Some people eat, sleep and chew gum, I do genealogy and write...

Wednesday, November 10, 2010

What do I do with all that genealogy stuff once it's in my computer?

Thanks for asking! One commentator took pity on my plight of unending scanning and questioned me about where I put all the stuff and keep it organized. Very interesting questions. Very difficult answers.

Have you ever looked at ads for computers? Have you ever noticed that there are no cables in any of the pictures? Try it now. Go to Best Buy or Amazon and look for some kind of computer. Any kind will do. If you can't think of one, try a Dell 3.0 Ghz GX. Do you see any cables? Now, what do you see when you are invited into my computer room? Beautiful computer systems without cables? You bet! Everywhere you look you see cables. Piles and tangled strings of cables. I have 4 surge suppressors (power strips) full of plugs. Do you think all of those cables are nicely organized? Neatly coiled and marked and identified? Well, not.

Computers are basically really messy. I know people who will not allow them in the house for that reason alone. What does this have to do with scanning? First of all, I have piles and piles of documents. The real boon to my life of storage was digital cameras, voila! no more negatives, slides or photos. But most of the genealogy records I have acquired have corresponding paper copies. So where are the paper copies? Everywhere. Under, over, in closets, in cupboards, under chairs, piled in corners. If you are obsessively compulsive about cleaning, you would have a nervous breakdown looking at my piles. Then I have the inherently messy computers with cables running in every direction. So guess what happens to all of the files I scan? Yep, they get added to the pile.

At almost every genealogy conference I have ever attended, there has been a class or two on organizing your genealogy records. I am going to admit that I have looked at probably dozens of different suggested schemes. But basically, I have always returned to the basic pile. My philosophy is let the computer do what computers do and don't stand in the way very much. One of the first jargon terms I learned when I started with micro-computers, was "Random Access Memory" or RAM. Here is the concept, the memory is not particularly organized in any way. The an integrated circuit memory chip allows information to be stored or accessed in any order and all storage locations are equally accessible.

All physical organization systems are lineal and sequential. My mind does not work either lineally or sequentially.

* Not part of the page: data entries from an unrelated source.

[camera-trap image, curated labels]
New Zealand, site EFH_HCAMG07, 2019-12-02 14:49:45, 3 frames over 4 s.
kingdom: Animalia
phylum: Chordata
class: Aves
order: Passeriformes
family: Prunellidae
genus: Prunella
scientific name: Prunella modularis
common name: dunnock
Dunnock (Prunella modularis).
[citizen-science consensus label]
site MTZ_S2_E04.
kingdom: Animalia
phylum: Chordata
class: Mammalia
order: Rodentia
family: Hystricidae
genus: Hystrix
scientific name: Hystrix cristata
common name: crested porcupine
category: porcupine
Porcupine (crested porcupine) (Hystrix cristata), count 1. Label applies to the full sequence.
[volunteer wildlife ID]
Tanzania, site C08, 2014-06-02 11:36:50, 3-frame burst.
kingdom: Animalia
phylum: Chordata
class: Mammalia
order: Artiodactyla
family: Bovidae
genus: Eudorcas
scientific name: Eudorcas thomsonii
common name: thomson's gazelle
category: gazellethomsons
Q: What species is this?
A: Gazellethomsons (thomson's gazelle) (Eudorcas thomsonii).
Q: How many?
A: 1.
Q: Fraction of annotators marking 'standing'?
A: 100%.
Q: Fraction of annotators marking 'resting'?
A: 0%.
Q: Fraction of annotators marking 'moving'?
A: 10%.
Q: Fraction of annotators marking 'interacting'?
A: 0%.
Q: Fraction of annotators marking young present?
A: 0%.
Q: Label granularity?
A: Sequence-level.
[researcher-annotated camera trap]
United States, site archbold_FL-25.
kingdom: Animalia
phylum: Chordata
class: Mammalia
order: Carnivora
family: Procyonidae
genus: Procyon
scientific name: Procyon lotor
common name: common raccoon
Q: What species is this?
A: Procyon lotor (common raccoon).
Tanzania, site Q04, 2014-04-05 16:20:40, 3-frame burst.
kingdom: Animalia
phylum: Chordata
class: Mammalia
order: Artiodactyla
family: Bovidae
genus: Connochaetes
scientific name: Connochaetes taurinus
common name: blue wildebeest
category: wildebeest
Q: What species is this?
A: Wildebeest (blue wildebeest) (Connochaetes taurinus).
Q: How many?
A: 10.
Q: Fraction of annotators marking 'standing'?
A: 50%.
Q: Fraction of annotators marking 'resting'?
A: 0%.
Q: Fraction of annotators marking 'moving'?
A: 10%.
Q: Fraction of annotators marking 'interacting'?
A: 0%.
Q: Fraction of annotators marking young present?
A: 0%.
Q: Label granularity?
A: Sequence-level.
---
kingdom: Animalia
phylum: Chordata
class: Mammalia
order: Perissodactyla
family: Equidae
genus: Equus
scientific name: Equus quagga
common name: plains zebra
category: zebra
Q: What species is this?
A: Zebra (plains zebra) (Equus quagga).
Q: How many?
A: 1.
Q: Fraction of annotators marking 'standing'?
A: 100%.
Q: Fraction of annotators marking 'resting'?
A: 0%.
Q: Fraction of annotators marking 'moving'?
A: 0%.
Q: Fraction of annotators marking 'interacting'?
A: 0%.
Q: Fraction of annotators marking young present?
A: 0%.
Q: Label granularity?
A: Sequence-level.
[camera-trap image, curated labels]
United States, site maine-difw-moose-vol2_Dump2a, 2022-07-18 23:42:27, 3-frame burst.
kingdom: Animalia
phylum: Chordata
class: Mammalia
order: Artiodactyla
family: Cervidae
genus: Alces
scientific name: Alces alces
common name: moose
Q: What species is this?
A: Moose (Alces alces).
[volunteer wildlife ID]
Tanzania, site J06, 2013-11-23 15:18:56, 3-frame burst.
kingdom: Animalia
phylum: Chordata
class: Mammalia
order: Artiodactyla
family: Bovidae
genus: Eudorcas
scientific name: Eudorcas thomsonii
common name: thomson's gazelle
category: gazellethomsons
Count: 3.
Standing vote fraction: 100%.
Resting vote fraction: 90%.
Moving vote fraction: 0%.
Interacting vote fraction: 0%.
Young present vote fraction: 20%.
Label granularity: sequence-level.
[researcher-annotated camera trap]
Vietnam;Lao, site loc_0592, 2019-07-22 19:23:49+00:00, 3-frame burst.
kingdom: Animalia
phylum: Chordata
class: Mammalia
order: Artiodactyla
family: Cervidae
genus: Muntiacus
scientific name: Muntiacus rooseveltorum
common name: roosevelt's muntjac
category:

If I put something in a folder in a filing cabinet, someone else has to set up the system and make me use it. Otherwise I would use the glacial organization system, newer stuff rises to the top, older stuff sinks to the bottom. When stuff reaches the bottom of the pile, it is either historical or garbage. OK so how does all this more relate to genealogy.

As I said, the key is letting the computer do what the computer does extremely fast and well. That is, keep track of stuff. What do I have to do? Name the stuff and give each item keywords as metadata. For example, if I have a deed from Francis Tanner in the 1700s, I could store that in a folder called Tanner, then in a sub-folder called Francis Tanner and ultimately in some folder called deeds or whatever. However, it is much simpler that that. I scan the deed. I name the file something like "Francis Tanner Deed 1768" and then I give the file a number of keywords, perhaps list all the people mentioned in the deed, the location, the dates, the recording number or whatever, and then just stick the file into one huge folder called "Images for all programs" or something like that.

Since I use Apple Macintosh computers running OS X Snow Leopard, I can now use my handy find command (or Spotlight) to find any file on my computer (or in three Terabytes of storage) in about 2 seconds or less. So what does it mean to be organized? It means that all of the documents and photos on my computer are named and have attached metadata. If I need all of the documents with the name Henry Martin Tanner, I just type in his name and there they are, all 300 items, instantly. So why do I need to put all those files in little color coded (or whatever) folders? I really don't.

What if I need to find the original document somewhere in the huge pile of stuff I have all over the house? Good Luck. That is why I am scanning everything. That is why I have already scanned over 70,000 documents and keep scanning and naming files all the time, obsessively. So I don't have to remember where I put it.

Would this system work for you? Probably, you are saying that I need counseling and that I will come to a no good end. But, wait, the next time you have to organize about 100,000 documents, how about giving each one a unique number, name or metadata and let the computer do the work. Isn't that what computers are for? Hmm. Do you think I know what I am doing? (Or doubt my sanity?) Perhaps you would like to read about Library of Congress' experience as an early adopter of the OAI Protocol for Metadata Harvesting. Of course, there are vast differences between what the Library of Congress is doing and what I am doing, but the similarities are striking.


  1. You have put a saner slant on my recent insane posting regarding organization.

    Obviously I deserve compensation or credit somehow. You're welcome. ;-)

  2. LOL - I have the same problem! I recently bought a 5' tall 4-drawer filing cabinet. All my scanned documents are named in the same order - B for Birth, or D for Death (M for Marriage, C for Census etc), followed by the ancestor's year of birth or death, followed by the ancestor's name. I have other "codes" for Newspaper clippings, Monumental Inscriptions (from headstones), Wills & Testaments, but they all follow the same routine and I file them as such. I can then go to my Source Summary (I use Family Historian as my default database) and print to PDF a searchable Master List of Source Documents, and I file the docs in this order. The name in the PDF matches the file in the drawer in the cabinet, so I can pull the original out easily. I can also attach a scanned copy of each document to each citation in the database, which means I never have to pull out the original in future, providing my database is OK. The only improvement I can see would be to do away with keeping the originals, but I can't see me disposing of copies that I paid for anytime soon, and there's always the shelf life of 'CD's/DVD's to think about :-)

  3. I've been thinking about this post for almost a week now and am close to taking the plunge. However, how do you handle a group of photos that, in my opinion, need to be contained as a collection? For example, I have several 19th century photo albums in which only some of the photos are identified. I revisit them on occasion and the fact that I know that a particular photo was in Grandma So-and-So's album has helped me narrow down who may be the subject. Looking at them in the context of a collection is important to me, I think.